→ **Page**
Most books on New Jersey mention the "Pineys". They are a poverty-stricken group in the Jersey Pine Barrens, whose origin was probably multi-ethical. See, for instance, McCloy and Miller, pp. 18-20.

Page 54: "galaxy of Ganymede": Keel and other writers have harped on the fact that Ganymede is a moon of Jupiter. Cripes, there can be more than one thing named Ganymede in the infinite universe! "Lanulos": I wonder if there's any significance to the fact that this name is an anagram of "Sol" and "Luna".

pp. 54-55: "Folks on Lanulos had a life-expectancy of 125-175 earth years. Naturally there was no war, poverty, hunger, or misery." Since about 1980 John Keel has denied ever believing in Derenberger's contacts. In FATE Magazine (April 2002), for instance, he says: "As for Indrid Cold, I never talked to him on the telephone. I always thought Woodrow Derenberger probably made him up." [p. 6] In Mothman I can find only slightly sarcastic lines like those quoted here that suggest he didn't take Woody and Indrid Cold seriously.

Page 55: Gray Barker: The publisher of Saucerian Books, Barker turns out to have been quite a hoaxster. He brought the concept of "Men-in-Black" to prominence with such books as They Knew Too Much about Flying Saucers and Flying Saucers and the Three Men (the latter by Albert K. Bender). Some investigators have claimed that he actually went "into the field," so to speak, dressed as a Man-in-Black, harassing UFO witnesses on his own time!

(There have been MIB cases that had no conceivable connection with Barker, including one from 1905, but we'll get to those later.)

A friend of Barker's, John C. Sherwood, wrote an expose about the man for The Skeptical Inquirer (May/June 1998). It was later published online: See Gray Barker: My Friend, the Myth-Maker.

Curiously enough, Sherwood gives a sort of backhanded support to the Mothman sequence:

An interim letter, recounting his work on a book about the West Virginia "Mothman" sightings, reflects Gray's attitude about publishing fiction as nonfiction: "About half of it is a recounting of actual sightings and events in the Ohio Valley circa 1966. . . . I think that the 'true accounts' are told in an exciting way, but I have deliberately stuck in fictional chapters based roughly on cases I had heard about."

→ **Aim 1**
Locate every line of the listing that contains the word "floor" and copy each of those lines.
The listing has no connection to the Mothman notes.

→ **Records for this task**
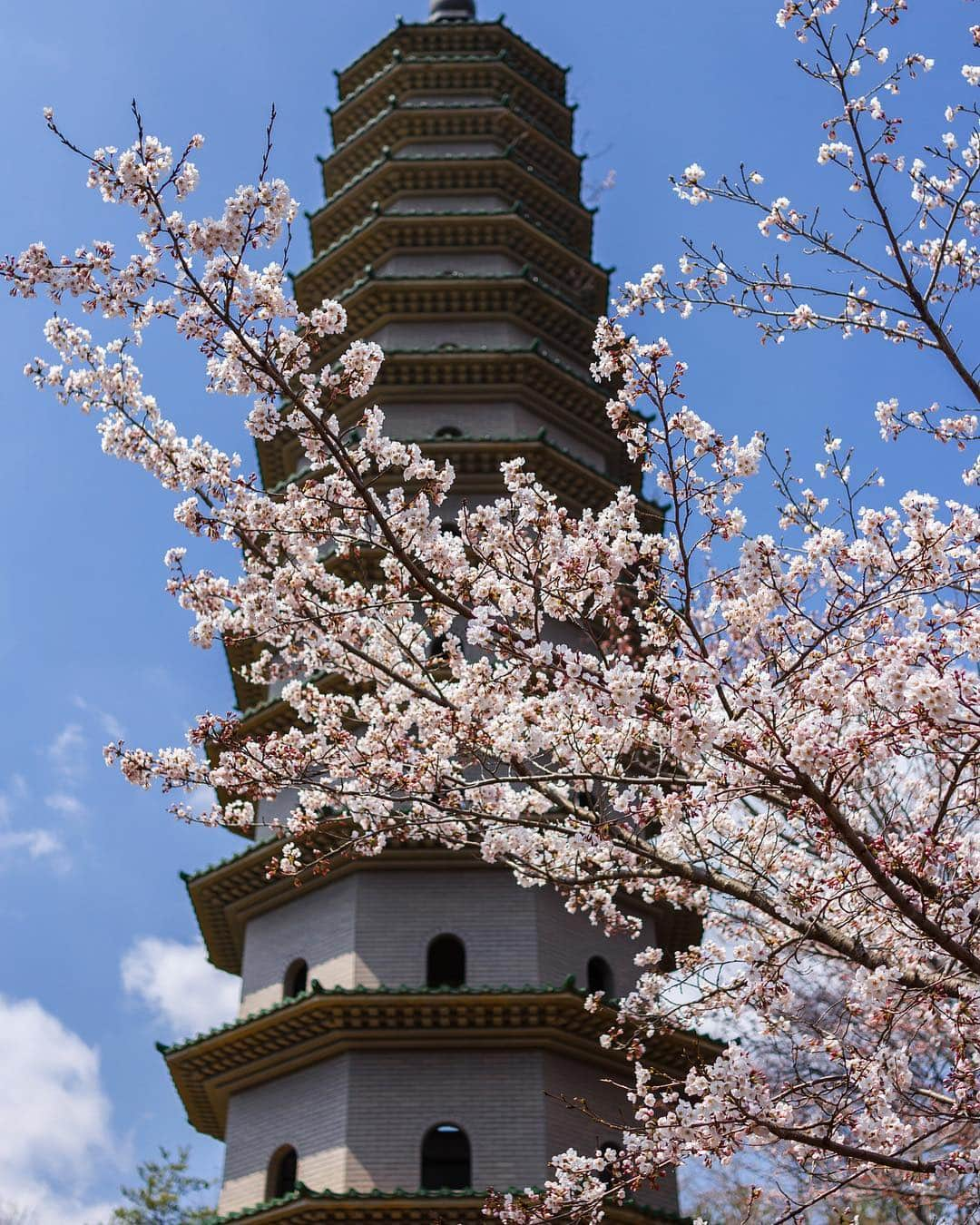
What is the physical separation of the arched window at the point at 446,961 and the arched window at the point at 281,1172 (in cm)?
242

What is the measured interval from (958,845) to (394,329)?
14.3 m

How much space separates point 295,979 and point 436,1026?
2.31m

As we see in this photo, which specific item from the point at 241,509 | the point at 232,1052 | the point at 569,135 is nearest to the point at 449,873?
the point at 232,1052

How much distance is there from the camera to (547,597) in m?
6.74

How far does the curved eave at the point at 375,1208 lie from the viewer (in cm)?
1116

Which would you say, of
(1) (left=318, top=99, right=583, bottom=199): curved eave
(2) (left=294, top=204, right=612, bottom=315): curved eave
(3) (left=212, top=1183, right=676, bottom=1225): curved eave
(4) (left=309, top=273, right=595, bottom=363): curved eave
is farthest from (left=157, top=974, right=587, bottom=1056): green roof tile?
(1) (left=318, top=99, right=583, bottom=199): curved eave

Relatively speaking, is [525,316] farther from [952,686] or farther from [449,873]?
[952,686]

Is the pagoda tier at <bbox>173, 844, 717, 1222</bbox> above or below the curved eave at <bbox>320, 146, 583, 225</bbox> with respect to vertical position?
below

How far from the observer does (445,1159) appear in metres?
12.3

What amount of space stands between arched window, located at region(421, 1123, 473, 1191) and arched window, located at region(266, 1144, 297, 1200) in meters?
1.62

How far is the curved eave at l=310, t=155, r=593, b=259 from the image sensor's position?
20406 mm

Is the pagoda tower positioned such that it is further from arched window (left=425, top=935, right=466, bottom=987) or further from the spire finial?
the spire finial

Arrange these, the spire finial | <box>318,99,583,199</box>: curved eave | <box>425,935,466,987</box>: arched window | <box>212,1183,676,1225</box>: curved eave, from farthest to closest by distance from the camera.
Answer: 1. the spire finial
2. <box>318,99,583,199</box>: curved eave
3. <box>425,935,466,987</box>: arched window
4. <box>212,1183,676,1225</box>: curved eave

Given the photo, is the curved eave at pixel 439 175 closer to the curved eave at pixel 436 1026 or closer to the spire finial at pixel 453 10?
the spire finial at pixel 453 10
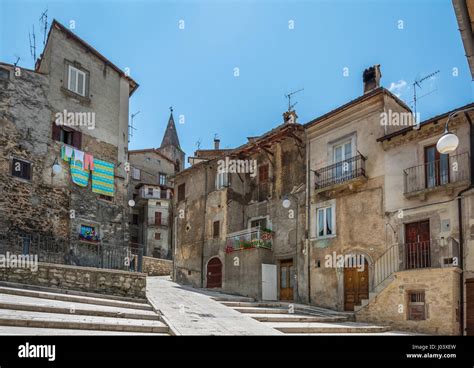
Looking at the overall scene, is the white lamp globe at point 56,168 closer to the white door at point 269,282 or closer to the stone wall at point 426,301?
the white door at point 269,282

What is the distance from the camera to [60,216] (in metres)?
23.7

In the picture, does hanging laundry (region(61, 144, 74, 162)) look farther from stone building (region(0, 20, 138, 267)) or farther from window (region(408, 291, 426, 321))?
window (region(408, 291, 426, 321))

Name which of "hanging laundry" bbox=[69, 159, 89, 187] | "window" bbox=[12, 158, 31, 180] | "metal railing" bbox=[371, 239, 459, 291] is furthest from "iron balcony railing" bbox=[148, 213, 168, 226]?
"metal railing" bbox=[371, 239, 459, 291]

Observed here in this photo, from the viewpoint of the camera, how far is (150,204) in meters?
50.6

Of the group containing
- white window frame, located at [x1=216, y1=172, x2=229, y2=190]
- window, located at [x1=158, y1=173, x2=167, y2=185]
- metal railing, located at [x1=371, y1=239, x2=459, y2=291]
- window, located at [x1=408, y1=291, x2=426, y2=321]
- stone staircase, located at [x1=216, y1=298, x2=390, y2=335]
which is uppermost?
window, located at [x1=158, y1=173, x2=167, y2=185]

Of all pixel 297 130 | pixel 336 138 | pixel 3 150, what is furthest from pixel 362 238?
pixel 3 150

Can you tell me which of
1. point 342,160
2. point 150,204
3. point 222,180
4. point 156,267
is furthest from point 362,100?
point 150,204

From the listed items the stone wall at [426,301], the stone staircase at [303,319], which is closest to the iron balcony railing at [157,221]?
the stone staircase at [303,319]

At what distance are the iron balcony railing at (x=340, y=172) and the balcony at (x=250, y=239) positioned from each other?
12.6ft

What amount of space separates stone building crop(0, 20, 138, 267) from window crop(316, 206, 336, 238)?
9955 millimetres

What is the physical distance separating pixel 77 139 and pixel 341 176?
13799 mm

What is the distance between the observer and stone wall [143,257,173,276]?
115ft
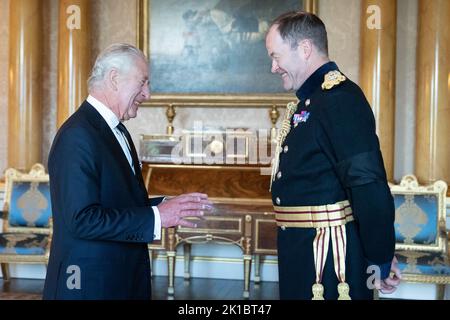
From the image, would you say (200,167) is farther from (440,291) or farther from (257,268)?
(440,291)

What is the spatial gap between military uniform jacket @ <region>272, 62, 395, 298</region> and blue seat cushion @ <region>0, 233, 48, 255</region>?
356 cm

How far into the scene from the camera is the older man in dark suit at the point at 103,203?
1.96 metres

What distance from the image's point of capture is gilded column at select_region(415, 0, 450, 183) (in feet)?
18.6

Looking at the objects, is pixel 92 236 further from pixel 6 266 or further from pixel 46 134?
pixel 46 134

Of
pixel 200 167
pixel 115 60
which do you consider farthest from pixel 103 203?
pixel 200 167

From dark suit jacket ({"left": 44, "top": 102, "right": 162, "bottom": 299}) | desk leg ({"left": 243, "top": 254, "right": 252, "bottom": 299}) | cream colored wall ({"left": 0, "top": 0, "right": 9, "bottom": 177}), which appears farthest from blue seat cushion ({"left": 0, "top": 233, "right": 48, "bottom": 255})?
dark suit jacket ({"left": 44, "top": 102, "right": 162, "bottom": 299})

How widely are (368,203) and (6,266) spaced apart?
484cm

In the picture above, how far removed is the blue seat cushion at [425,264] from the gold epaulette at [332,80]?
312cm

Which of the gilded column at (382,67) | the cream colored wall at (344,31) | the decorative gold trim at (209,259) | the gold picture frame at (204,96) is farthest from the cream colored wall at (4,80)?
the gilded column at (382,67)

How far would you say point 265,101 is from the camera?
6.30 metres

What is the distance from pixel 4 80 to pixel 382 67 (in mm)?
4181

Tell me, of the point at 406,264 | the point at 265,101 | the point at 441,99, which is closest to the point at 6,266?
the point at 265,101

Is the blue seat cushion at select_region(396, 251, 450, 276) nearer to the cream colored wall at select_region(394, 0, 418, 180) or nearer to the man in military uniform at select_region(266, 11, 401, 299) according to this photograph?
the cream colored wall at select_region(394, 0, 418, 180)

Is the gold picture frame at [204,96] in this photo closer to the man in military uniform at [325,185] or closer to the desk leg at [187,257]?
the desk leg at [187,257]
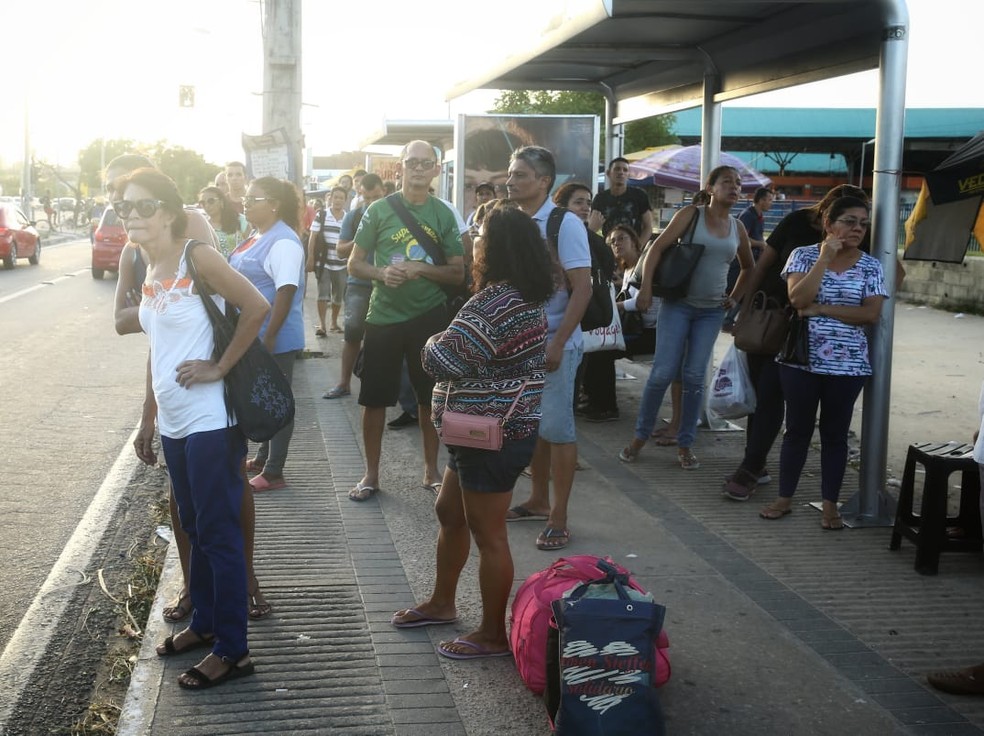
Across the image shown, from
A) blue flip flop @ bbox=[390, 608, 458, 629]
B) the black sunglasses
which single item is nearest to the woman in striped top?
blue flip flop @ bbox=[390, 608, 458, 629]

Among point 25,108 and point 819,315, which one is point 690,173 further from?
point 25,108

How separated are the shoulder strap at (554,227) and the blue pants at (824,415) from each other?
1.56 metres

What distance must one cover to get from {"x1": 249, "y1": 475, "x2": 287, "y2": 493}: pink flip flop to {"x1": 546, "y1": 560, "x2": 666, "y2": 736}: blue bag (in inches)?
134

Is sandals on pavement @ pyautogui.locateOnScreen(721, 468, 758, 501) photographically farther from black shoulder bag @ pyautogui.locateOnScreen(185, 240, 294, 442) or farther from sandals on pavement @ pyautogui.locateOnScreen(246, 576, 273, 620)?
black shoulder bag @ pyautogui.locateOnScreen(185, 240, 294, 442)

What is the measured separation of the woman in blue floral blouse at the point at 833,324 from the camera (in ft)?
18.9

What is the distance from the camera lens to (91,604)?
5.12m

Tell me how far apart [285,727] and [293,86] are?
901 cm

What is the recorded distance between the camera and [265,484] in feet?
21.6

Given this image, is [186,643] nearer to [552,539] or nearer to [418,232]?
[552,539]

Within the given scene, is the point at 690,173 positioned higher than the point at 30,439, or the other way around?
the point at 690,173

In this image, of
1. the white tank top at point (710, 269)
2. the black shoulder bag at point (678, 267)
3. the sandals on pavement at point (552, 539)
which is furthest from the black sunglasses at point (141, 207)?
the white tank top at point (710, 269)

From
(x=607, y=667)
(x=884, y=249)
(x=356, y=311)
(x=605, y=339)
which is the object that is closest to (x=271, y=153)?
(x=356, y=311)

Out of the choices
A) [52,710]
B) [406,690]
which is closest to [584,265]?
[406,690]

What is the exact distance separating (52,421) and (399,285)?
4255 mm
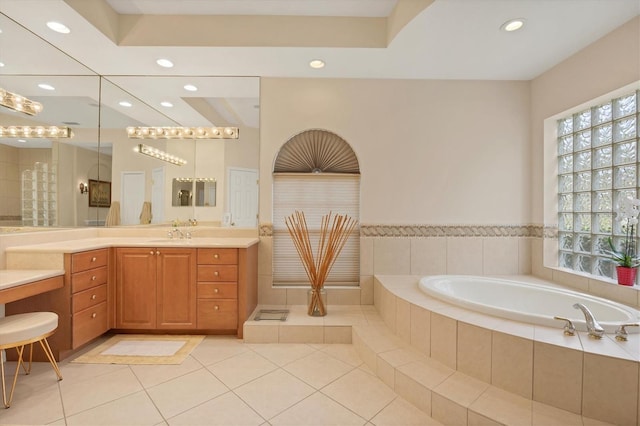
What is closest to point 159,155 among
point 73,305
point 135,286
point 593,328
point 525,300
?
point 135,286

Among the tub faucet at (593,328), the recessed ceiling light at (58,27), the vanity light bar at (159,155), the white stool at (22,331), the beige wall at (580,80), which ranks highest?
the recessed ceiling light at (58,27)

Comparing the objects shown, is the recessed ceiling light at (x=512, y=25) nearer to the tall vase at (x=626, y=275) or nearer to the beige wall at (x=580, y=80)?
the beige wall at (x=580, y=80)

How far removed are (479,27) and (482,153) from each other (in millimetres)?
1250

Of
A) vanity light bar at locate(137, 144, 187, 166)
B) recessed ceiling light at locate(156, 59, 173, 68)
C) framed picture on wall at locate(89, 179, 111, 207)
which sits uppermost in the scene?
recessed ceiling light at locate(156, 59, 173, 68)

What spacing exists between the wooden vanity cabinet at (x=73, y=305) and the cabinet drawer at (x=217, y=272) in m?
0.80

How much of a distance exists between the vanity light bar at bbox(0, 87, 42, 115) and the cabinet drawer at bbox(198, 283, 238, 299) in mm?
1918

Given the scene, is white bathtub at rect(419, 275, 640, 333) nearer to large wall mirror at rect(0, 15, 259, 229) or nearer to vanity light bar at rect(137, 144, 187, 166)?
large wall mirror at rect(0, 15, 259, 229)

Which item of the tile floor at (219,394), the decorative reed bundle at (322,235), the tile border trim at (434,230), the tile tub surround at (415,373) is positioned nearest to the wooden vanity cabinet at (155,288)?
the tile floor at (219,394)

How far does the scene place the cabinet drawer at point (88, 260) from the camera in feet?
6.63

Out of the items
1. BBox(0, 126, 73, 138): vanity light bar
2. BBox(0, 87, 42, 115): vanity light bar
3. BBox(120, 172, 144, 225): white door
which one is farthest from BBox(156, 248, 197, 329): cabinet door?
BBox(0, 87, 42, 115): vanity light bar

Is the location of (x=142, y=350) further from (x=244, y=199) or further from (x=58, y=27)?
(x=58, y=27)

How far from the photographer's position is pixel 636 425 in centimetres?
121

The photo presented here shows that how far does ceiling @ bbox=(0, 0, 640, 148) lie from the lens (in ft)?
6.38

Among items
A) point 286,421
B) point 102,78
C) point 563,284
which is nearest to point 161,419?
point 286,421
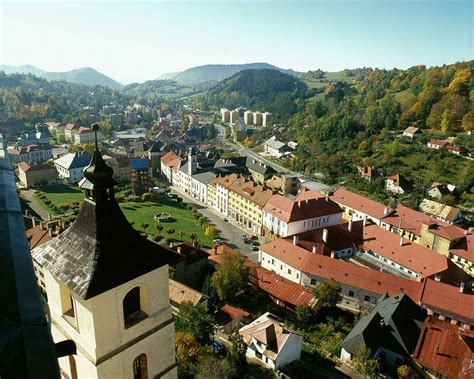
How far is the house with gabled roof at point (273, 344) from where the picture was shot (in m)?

→ **Aim 2**
List every year the Mothman notes mention, in order of appearance.

→ **Complete output 1**
Which item of the tile floor at (219,394), the decorative reed bundle at (322,235), the tile border trim at (434,230), the tile tub surround at (415,373) is positioned nearest to the wooden vanity cabinet at (155,288)?
the tile floor at (219,394)

→ **Complete output 2**
1980, 2002, 1905, 1998, 1966